Tanto pelo alerta que traz como pelo detalhamento contido, merece atenção o estudo recém-publicado “Saneamento é saúde: como a falta de acesso à infraestrutura básica impacta na incidência de doenças”. O trabalho foi executado pelo Instituto Trata Brasil, em associação com a EX Ante Assessoria. Aborda o quanto a falta de acesso a água potável, coleta e tratamento de esgoto impacta a ocorrência das chamadas Doenças Relacionadas ao Saneamento Ambiental Inadequado (DRSAI), como diarreias, cólera, hepatite, dengue e leptospirose, entre várias outras. São enfermidades que matam e geram altos custos nas hospitalizações.
Em todo o país, se está diante de milhares de mortes que seriam evitáveis se existisse uma infraestrutura adequada
As conclusões reforçam o atraso brasileiro e a premência de acelerar os esforços para a universalização do saneamento básico. Segundo o estudo, o Brasil teve no ano passado 344,4 mil internações por DRSAI, que geraram R$ 174,309 milhões em despesas. No Rio Grande do Sul, foram 12.222 pessoas que precisaram de maiores cuidados médicos por causa dessas enfermidades. Em nível nacional, registrou-se 16,2 casos de internações a cada grupo de 10 mil habitantes. O Estado se sai melhor, com uma taxa de 10,883, entre as mais baixas do país, mas o recente surto de dengue é um ponto de atenção.
O saneamento inadequado não é a única causa para a proliferação do mosquito transmissor, o Aedes aegypti, mas é um dos fatores que influencia. As internações ocasionadas por enfermidades com transmissão feco-oral, ademais, são tão representativas no Estado quanto as causadas por inseto vetor. Das 12.222 hospitalizações no Rio Grande do Sul no ano passado, 5.719 tiveram origem na rota fecal e oral.
O estudo não tem os dados de mortes causadas por essas doenças em 2024. Mas em 2023, no país, foram 11.554 vítimas fatais. No Rio Grande do Sul, o número chegou a 398, sendo 314 por enfermidades de contágio feco-oral, que atingem especialmente as camadas mais vulneráveis da população, a maior parte dos alijados de saneamento adequado. A quantidade de mortes por DRSAI deve ter sido maior em 2024 devido aos números recordes da dengue.
Mas o fato é que, em todo o país, se está diante de milhares de mortes que seriam evitáveis se existisse uma infraestrutura adequada. A cobertura do saneamento no país avança, mas em velocidade aquém do razoável. A constatação de que o quadro já foi pior não é motivo de conforto. Entre 2008 e 2024, as internações caíram a uma média anual de 3,6%. Os óbitos, no entanto, mostram elevação em 2022 e 2023 por causa da dengue e os dados de 2024 devem ser ainda mais alarmantes.
Também de acordo com o instituto, que acompanha a evolução do saneamento básico no país, são mais de 30 milhões de brasileiros sem acesso a água tratada e outros 90 milhões que não contam com serviço de esgoto. As metas de universalização previstas em lei indicam que o Brasil tem de chegar a 2033 com 99% da população com acesso a água potável e 90% com captação e tratamento de esgoto. É um objetivo difícil de ser alcançado nesse prazo, mas deve existir persistência para atingi-lo. Significaria 80 mil internações a menos por ano e outras milhares de vidas poupadas, além de um ambiente também mais protegido.

DADOS FORNECIDOS:
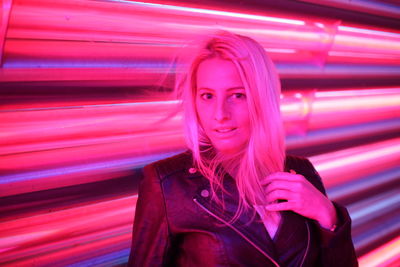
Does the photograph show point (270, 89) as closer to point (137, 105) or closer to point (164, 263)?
point (137, 105)

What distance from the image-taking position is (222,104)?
43.8 inches

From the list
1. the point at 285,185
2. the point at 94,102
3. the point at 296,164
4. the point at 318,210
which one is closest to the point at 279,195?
the point at 285,185

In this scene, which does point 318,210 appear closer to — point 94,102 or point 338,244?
point 338,244

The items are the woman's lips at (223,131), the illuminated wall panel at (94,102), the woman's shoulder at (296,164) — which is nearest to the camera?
the illuminated wall panel at (94,102)

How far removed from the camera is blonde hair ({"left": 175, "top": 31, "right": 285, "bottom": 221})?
44.4 inches

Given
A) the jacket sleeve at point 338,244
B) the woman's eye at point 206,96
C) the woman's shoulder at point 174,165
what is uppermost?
the woman's eye at point 206,96

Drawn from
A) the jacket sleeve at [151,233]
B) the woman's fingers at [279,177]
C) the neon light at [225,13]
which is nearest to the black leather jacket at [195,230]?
the jacket sleeve at [151,233]

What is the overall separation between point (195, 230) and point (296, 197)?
40 centimetres

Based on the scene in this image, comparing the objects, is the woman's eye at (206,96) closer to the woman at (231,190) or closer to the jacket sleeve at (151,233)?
the woman at (231,190)

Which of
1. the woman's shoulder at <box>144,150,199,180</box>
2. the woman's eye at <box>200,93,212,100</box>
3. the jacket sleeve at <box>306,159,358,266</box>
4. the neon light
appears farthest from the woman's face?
the jacket sleeve at <box>306,159,358,266</box>

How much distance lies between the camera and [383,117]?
→ 2.22m

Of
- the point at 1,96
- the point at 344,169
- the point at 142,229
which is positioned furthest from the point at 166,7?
the point at 344,169

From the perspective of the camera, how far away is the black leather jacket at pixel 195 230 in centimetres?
110

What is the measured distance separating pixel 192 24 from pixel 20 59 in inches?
25.0
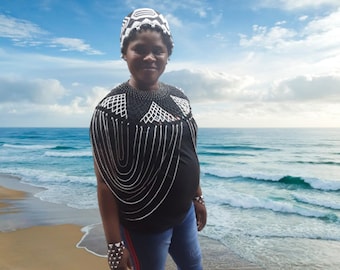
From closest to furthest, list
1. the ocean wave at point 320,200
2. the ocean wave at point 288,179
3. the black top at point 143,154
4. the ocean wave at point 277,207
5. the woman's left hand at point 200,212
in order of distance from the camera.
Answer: the black top at point 143,154
the woman's left hand at point 200,212
the ocean wave at point 277,207
the ocean wave at point 320,200
the ocean wave at point 288,179

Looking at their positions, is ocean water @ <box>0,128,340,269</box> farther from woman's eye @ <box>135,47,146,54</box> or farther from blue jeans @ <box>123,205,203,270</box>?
woman's eye @ <box>135,47,146,54</box>

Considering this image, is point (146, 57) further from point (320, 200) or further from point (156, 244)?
point (320, 200)

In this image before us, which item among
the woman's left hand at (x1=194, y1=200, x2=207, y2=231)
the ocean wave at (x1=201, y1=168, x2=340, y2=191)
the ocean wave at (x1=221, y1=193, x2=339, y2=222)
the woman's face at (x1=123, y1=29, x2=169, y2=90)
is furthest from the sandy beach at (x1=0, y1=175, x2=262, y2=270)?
the ocean wave at (x1=201, y1=168, x2=340, y2=191)

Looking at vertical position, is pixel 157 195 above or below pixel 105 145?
below

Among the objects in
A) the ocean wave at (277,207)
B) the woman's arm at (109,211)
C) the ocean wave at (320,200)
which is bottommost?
the ocean wave at (320,200)

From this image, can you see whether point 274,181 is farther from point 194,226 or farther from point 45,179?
point 194,226

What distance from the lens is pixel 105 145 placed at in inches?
59.1

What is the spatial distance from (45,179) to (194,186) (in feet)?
38.3

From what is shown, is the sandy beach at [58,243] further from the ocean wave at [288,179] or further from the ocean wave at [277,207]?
the ocean wave at [288,179]

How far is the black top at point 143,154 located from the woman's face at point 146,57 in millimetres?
61

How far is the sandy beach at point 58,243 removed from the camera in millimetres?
4102

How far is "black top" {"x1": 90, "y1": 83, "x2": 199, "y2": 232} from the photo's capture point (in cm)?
150

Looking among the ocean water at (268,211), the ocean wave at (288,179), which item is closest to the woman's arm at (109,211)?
the ocean water at (268,211)

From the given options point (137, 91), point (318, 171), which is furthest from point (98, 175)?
point (318, 171)
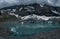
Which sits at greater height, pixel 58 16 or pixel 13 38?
pixel 13 38

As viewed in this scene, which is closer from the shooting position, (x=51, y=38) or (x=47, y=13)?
(x=51, y=38)

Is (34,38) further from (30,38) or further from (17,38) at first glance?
(17,38)

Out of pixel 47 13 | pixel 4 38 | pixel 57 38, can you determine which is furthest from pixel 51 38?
pixel 47 13

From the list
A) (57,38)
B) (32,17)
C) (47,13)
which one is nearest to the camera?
(57,38)

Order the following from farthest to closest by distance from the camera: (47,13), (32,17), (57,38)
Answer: (47,13) < (32,17) < (57,38)

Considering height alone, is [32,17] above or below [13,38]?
below

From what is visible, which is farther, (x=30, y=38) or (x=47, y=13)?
(x=47, y=13)

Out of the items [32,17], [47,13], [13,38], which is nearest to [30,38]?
[13,38]

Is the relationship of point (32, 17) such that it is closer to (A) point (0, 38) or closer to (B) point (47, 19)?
(B) point (47, 19)
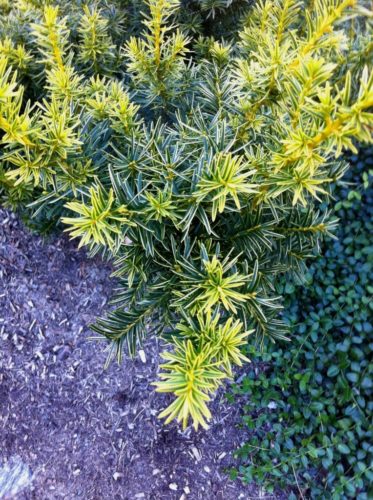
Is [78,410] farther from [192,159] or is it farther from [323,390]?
[192,159]

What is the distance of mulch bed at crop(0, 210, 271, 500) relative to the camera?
7.15 feet

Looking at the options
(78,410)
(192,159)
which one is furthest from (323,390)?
(192,159)

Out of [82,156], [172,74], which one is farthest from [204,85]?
[82,156]

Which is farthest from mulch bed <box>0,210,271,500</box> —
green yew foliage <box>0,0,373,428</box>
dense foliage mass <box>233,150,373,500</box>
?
green yew foliage <box>0,0,373,428</box>

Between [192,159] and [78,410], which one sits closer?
[192,159]

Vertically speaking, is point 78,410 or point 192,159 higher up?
point 192,159

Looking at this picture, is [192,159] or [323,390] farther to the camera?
[323,390]

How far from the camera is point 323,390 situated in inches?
93.7

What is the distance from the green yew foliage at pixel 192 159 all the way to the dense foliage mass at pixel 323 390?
1.73 ft

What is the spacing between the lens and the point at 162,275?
1.76 m

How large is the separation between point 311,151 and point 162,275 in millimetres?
857

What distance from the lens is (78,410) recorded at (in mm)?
2312

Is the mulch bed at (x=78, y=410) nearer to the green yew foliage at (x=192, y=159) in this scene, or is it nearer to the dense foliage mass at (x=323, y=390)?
the dense foliage mass at (x=323, y=390)

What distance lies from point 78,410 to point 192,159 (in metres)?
1.54
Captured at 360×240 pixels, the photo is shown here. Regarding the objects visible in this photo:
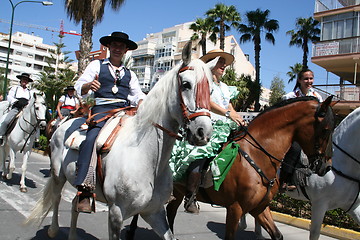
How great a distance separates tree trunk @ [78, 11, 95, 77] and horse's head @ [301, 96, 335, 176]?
1497cm

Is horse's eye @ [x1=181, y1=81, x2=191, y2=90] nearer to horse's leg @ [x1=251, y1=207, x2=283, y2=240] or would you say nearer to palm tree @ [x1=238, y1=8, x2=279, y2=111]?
horse's leg @ [x1=251, y1=207, x2=283, y2=240]

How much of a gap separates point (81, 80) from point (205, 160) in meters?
1.96

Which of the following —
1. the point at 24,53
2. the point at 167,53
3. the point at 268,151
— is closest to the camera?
the point at 268,151

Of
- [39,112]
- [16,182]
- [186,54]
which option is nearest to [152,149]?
[186,54]

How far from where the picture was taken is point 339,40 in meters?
23.2

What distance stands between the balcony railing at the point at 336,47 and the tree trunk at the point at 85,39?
16.4m

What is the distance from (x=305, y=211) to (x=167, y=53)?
53.5 m

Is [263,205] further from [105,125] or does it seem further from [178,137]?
[105,125]

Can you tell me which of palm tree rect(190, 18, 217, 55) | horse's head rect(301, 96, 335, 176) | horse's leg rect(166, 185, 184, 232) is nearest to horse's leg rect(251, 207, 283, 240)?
horse's head rect(301, 96, 335, 176)

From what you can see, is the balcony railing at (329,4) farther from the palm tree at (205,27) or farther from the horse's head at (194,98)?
the horse's head at (194,98)

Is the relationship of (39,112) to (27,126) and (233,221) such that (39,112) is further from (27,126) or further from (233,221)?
(233,221)

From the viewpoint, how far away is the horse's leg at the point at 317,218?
4684 millimetres

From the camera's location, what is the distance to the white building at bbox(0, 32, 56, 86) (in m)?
97.7

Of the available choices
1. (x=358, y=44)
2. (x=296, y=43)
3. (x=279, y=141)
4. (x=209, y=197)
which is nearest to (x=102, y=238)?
(x=209, y=197)
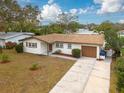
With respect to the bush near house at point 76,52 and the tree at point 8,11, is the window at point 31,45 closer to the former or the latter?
the bush near house at point 76,52

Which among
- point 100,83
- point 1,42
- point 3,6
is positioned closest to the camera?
point 100,83

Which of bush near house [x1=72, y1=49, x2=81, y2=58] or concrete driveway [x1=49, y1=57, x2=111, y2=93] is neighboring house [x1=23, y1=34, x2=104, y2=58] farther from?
concrete driveway [x1=49, y1=57, x2=111, y2=93]

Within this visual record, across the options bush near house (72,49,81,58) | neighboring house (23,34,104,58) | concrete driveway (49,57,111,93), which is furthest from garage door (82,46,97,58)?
concrete driveway (49,57,111,93)

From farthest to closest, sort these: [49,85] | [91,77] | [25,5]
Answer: [25,5], [91,77], [49,85]

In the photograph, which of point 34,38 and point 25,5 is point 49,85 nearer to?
point 34,38

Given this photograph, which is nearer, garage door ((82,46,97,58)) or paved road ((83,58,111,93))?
paved road ((83,58,111,93))

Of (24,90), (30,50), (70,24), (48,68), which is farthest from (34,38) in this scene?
(70,24)

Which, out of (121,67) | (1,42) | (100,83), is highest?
(1,42)

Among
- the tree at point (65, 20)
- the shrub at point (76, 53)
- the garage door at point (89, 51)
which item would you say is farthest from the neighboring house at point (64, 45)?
the tree at point (65, 20)
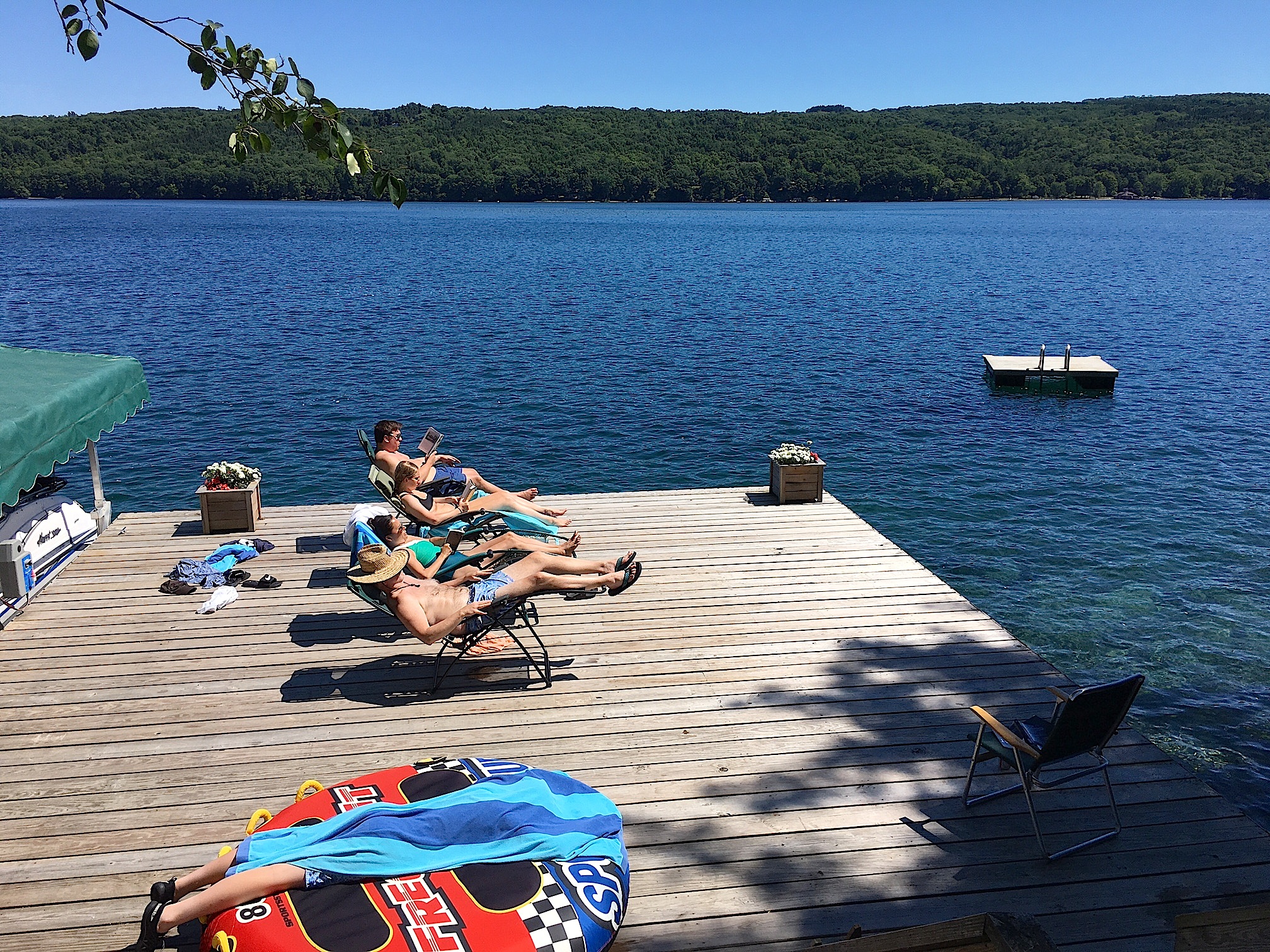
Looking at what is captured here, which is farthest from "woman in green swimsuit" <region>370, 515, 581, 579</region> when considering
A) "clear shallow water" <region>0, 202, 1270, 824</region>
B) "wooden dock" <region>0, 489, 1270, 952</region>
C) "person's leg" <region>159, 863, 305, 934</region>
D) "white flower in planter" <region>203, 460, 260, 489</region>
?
"clear shallow water" <region>0, 202, 1270, 824</region>

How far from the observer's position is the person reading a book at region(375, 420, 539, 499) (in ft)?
26.9

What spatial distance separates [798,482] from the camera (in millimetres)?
9953

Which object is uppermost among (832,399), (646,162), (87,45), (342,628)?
(646,162)

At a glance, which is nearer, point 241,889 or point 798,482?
point 241,889

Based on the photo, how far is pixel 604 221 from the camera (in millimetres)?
93812

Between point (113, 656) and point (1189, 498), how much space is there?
1552 cm

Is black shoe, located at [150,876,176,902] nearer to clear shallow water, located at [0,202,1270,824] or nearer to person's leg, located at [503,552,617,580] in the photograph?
person's leg, located at [503,552,617,580]

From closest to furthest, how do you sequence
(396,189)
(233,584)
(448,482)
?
1. (396,189)
2. (233,584)
3. (448,482)

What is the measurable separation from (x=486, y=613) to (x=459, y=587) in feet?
1.40

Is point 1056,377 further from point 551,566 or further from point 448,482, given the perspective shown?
point 551,566

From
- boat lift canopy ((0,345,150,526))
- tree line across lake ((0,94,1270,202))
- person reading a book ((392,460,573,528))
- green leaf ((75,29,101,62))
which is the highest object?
tree line across lake ((0,94,1270,202))

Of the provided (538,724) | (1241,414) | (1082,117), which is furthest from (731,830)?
(1082,117)

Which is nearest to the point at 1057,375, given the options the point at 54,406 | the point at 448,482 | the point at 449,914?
the point at 448,482

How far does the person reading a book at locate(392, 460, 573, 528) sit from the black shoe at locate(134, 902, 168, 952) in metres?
4.24
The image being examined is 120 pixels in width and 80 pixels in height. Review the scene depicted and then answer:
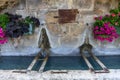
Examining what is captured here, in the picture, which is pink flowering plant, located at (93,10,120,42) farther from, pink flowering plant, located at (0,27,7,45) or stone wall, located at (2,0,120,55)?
pink flowering plant, located at (0,27,7,45)

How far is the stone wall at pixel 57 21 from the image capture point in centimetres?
459

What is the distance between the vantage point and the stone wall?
15.0ft

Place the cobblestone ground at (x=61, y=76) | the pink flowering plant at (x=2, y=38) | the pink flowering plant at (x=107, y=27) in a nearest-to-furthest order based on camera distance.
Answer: the cobblestone ground at (x=61, y=76) < the pink flowering plant at (x=2, y=38) < the pink flowering plant at (x=107, y=27)

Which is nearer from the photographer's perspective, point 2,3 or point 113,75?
point 113,75

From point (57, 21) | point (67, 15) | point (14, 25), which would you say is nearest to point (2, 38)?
point (14, 25)

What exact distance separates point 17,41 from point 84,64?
4.09ft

USANDO AS INFORMAÇÕES:
1 – Extraia do texto sobre saneamento, sem mudar nada, o trecho que começa com as palavras que contêm "O estudo não" e termina com "recordes da dengue.".
2 – Segundo o texto sobre saneamento, por que o número de mortes por DRSAI em 2024 deve ter sido maior?
As linhas vêm de uma fonte diferente da do texto.

RESPOSTAS:
1 –
O estudo não tem os dados de mortes causadas por essas doenças em 2024. Mas em 2023, no país, foram 11.554 vítimas fatais. No Rio Grande do Sul, o número chegou a 398, sendo 314 por enfermidades de contágio feco-oral, que atingem especialmente as camadas mais vulneráveis da população, a maior parte dos alijados de saneamento adequado. A quantidade de mortes por DRSAI deve ter sido maior em 2024 devido aos números recordes da dengue.

2 – Porque a dengue teve números recordes em 2024.